日本で植物療法を学んでいた時、お世話になった先生方や学び仲間たちから、口ぐちにそんなことを言われた。私も「もちろん!」と返事をしてやってアメリカにやってきた。

そして、カリフォルニア州の北側、サンフランシスコ・ベイエリアと呼ばれる土地で生活をスタートさせたのが2年前。日本では何かと話題になる、シリコンバレー、というエリアだ。

サンフランシスコ周辺は、健康意識が高いと言われている。そこに実際住んでみてどうかということについて、私なりにコメントするとすれば、「健康やエコ(環境への配慮)にお金を使ってよいと考える人に対して十分な選択肢がある」そんな場所だと思う。

つまり、お金を払えば、質が良く、体に良く、環境にも優しい商品を手に入れることが簡単にできる土地だということだ。オーガニック系スーパーやレストランの数は多いし、ビーガン対応もかなり手厚い。健康的な食事として注目をされている地中海系のレストランも目立つ。カリフォルニアという豊かな土地のおかげで、ローカルの新鮮な農作物が手に入りやすいというメリットも最大限に生かされていると思う。

シリコンバレーという土地柄、お金持ちが多いので(我が家は会社の補助があって住めるけど、基本的に家賃が恐ろしいほど高いので、この辺はあるレベル以上の所得がなければ住めないような場所)、余裕があることから健康に投資する人も多い。だからこそ、ヘルシーな社会が発展してきたのだろう、というのが私が2年弱住んでの体感だ。

バーガーやピザ、ステーキ系のがっつりとしたアメリカのテンプレート的食事ももちろんあちこちで見かけるし、そういったものも皆取っているようには思える。

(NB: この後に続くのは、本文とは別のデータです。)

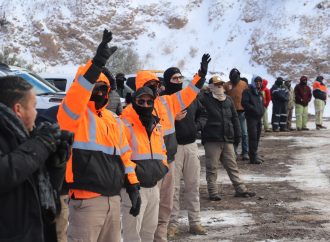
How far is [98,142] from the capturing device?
4613mm

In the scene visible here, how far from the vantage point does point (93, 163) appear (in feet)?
14.9

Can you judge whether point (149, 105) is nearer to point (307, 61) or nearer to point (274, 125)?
point (274, 125)

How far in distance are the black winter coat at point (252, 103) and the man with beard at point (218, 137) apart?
3322 mm

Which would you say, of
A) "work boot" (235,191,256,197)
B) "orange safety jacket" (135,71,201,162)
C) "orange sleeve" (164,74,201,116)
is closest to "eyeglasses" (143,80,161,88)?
"orange safety jacket" (135,71,201,162)

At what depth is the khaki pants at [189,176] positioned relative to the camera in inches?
300

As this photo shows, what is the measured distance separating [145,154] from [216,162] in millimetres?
4174

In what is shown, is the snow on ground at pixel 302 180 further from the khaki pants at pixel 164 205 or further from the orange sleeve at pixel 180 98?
the orange sleeve at pixel 180 98

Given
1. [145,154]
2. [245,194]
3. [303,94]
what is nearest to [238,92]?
[245,194]

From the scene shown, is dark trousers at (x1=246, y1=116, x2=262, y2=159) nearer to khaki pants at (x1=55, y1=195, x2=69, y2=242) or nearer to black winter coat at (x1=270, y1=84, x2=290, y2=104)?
black winter coat at (x1=270, y1=84, x2=290, y2=104)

でも街を歩く人の大半はスリムで健康的に見える。

アメリカはずいぶん健康的な社会になったんじゃないか? むしろ日本が遅れているんじゃないか? ここで暮らしているとそんな気すらしてくる。

でも、この土地を離れて、アメリカでも全く違う場所に行ってみると、シリコンバレーという土地がいかにアメリカの中でも特殊なのかがよくわかった、というのが今回の主題だ。


年末年始にかけて東海岸をボストン、ニューヨーク、ワシントンD.C.、オーランド(ディズニーワールド)と旅をしてきて感じたのは、今住んでいるカリフォルニアと全然違う街の雰囲気、そしてそこですれ違う人の雰囲気だった。

特に極端だったのがオーランド。
訪れたのが、アメリカ中から(そしてもちろん世界中から)人々が集まるディズニーワールドだったからというのもあるが、そこはまさしくアメリカの縮図のような世界だった。

その中で強烈なインパクトを受けたのが、私の2倍はあろうかという体で、すでに歩くことすら困難になっているため、電動カートを使って移動する人たち。地元ではほとんど出会うことのないような人たちに、数百メートルあるけば絶対にすれ違う、そんな世界に正直唖然とした。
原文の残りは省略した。